# Math Help - Can you solve this kind of problem on a TI-89 Calc? finding trig angle

1. ## Can you solve this kind of problem on a TI-89 Calc? finding trig angle

I am wanting to know if there is any way that you can solve the following problem by just using your calculator?

Find Exact values using combination of $\frac{\pi}{6}$, $\frac{\pi}{6}$

1. $tan(\frac{\pi}{12})$

2. $sin(\frac{5\pi}{12})$

3. $cos(\frac{11\pi}{12})$

I am looking for a quick and easy way to solve these kinds of problems, just thought that someone could help me!!

Thanks

2. Hello, qbkr21!

Is there any way that you can solve the following problems by using your calculator?

It may have ten decimal places, but it is not exact.
◆ ◆ ◆ ◆ ◆
Written task 1:
Reproduce the TI-89 thread word for word, starting with "Find Exact values" and going on through "2. Hello, qbkr21!".
Written task 2:
Render this sentence from the TI-89 thread in Spanish: "It may have ten decimal places, but it is not exact."
The data that comes after the TI-89 thread is unrelated to it.
◆ ◆ ◆ ◆ ◆
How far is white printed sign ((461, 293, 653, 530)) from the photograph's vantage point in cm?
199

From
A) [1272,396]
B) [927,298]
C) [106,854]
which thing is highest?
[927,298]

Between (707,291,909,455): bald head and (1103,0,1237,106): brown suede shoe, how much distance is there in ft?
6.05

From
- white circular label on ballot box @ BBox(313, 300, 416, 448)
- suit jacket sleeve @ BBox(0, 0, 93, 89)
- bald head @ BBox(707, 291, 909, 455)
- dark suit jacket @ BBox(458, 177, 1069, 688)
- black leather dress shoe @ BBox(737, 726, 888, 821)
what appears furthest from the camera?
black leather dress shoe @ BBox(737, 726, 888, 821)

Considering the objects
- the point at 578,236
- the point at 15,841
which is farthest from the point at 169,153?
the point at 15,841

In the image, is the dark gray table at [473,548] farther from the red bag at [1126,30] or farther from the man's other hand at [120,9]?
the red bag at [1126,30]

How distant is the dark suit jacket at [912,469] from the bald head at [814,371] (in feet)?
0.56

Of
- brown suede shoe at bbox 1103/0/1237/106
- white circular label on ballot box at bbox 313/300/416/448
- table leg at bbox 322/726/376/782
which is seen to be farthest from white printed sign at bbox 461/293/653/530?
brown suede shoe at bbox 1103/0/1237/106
◆ ◆ ◆ ◆ ◆
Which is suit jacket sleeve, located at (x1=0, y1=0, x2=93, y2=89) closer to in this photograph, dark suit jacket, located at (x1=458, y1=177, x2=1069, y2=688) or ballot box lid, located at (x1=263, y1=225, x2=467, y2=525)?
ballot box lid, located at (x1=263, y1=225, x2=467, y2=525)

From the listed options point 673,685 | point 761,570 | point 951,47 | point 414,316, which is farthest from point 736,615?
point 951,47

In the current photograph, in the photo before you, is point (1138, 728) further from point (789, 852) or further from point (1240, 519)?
◆ ◆ ◆ ◆ ◆
Complete answer 1:
Find Exact values using combination of $\frac{\pi}{6}$, $\frac{\pi}{6}$

1. $tan(\frac{\pi}{12})$

2. $sin(\frac{5\pi}{12})$

3. $cos(\frac{11\pi}{12})$

I am looking for a quick and easy way to solve these kinds of problems, just thought that someone could help me!!

Thanks

2. Hello, qbkr21!

Complete answer 2:
Puede tener diez decimales, pero no es exacto.